Il revient à l'institution d'aller au devant des interrogations de l'élève. Cela implique que l'enseignant se laisse dépouiller d'une partie de ses prérogatives. En primaire il existe des maitresses de Razed mais il n'y a rien  de comparable pour les collèges et lycées alors qu'on assiste à des régressions, des décompétences à l'âge de l'adolescence comme des écritures illisibles, des pertes de cahiers, des pages arrachées, des prises de notes folkloriques qui ne servent à l'élève qu'à se trouver un semblant d'occupation en cours. Les cahiers des cm1, cm2 sont mieux tenus que ceux de beaucoup de leurs ainés. L'institution doit réapprendre aux élèves à faire attention à leurs affaires, à tailler un crayon, ranger sa trousse et son cartable. Elle part du principe que cela doit être acquis alors elle ne s'en occupe pas ce qui nous coute globalement très cher. L'enseignement se fait sur des leurres, des dénis de réalité du niveau réel des élèves qui passent de classes en classes parce qu'on ne sait plus quoi en faire. Si les profs ne savent pas quoi en faire, ce n'est pas un patron qui va prendre le relais. L'Education Nationale se débarrasse des élèves sur vers le marché du travail. Les exclus de l'éducation nationale sont les futurs exclus sur le marché du travail. Cette réalité se constate en regardant trois copies d'élèves de première et deux d'élèves de collèges en difficulté scolaire.  Elle saute aux yeux. 
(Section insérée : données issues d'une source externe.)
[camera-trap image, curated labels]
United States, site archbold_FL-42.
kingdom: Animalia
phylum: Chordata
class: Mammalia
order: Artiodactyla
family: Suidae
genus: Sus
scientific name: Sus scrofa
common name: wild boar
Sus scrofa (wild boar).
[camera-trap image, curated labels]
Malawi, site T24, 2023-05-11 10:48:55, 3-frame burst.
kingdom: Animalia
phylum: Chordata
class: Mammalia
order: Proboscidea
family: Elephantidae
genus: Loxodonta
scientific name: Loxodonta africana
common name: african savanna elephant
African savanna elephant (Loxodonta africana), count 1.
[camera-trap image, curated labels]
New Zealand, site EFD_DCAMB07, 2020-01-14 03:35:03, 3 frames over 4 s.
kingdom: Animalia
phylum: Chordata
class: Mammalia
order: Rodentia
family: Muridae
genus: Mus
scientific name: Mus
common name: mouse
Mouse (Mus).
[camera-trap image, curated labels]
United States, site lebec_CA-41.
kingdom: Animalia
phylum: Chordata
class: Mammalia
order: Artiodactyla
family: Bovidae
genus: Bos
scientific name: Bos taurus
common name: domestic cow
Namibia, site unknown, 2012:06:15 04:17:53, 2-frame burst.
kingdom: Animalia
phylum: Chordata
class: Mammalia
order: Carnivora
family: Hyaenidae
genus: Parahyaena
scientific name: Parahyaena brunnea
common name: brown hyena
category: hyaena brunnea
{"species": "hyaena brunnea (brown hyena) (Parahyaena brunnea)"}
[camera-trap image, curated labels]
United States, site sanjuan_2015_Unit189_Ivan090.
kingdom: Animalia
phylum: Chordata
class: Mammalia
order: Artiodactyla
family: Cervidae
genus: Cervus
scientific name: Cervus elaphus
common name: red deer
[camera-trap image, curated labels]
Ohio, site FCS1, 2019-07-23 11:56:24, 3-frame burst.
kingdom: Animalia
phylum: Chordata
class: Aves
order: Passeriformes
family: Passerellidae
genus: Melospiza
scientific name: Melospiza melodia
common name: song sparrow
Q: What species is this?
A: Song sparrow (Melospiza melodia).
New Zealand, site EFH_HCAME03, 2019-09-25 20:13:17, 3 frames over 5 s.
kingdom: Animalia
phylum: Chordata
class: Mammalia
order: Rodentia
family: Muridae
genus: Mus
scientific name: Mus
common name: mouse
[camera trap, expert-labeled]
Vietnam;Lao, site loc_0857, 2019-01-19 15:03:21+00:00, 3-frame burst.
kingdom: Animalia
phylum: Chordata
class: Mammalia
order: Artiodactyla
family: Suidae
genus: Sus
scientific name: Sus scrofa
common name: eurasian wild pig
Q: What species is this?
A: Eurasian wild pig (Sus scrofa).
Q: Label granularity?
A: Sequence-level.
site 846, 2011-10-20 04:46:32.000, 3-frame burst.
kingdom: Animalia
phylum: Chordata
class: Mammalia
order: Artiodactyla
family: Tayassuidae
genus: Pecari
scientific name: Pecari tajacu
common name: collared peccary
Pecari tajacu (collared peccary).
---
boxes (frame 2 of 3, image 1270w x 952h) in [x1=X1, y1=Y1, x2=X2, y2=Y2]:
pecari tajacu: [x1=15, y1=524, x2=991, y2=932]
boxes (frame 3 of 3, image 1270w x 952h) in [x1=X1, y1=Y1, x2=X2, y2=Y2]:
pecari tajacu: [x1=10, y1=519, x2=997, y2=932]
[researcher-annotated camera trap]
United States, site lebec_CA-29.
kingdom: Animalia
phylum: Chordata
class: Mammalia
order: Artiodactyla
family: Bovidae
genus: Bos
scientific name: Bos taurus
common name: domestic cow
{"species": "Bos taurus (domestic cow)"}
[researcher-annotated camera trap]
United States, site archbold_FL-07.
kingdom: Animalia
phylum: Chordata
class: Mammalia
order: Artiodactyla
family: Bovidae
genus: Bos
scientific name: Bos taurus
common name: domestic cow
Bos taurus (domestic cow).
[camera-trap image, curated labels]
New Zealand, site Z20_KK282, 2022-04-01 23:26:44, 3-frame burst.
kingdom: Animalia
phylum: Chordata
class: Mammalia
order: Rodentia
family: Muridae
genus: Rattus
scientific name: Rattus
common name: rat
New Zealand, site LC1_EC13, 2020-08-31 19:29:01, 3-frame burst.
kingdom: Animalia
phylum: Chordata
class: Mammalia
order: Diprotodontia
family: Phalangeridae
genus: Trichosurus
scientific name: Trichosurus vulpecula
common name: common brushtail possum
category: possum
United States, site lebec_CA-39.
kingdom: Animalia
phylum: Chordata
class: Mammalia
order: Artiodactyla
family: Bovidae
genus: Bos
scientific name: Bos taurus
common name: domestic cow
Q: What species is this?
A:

La cohérence de nos sociétés repose sur la dette de ceux qui réussissent envers ceux qui échouent or l'absence de travail en relation des enseignants, l'éducation nationale étant une chasse gardée d'autant plus protégée qu'elle s'adresse à 13 millions de personnes, est une cause de blocage.

Il devra donc connaître les ressources publiques, associatives, ou privées disponibles sur son territoire et savoir orienter les parents, la demande de soutien scolaire étant ainsi le révélateur de tensions au sein de la famille et plus particulièrement lorsque les membres du couple sont issus de cultures, de pays différents ou éloignés des valeurs dominantes demandées à l'école. 

L'Etat a laissé le terrain du soutien scolaire aux organismes privés dans lesquels des apprenants apprennent à d'autres apprenants des classes inférieures.  La compétence est laissée au choix du hasard. Leur savoir est donc simplement académique : un étudiant en maths ne fait pas de sociologie.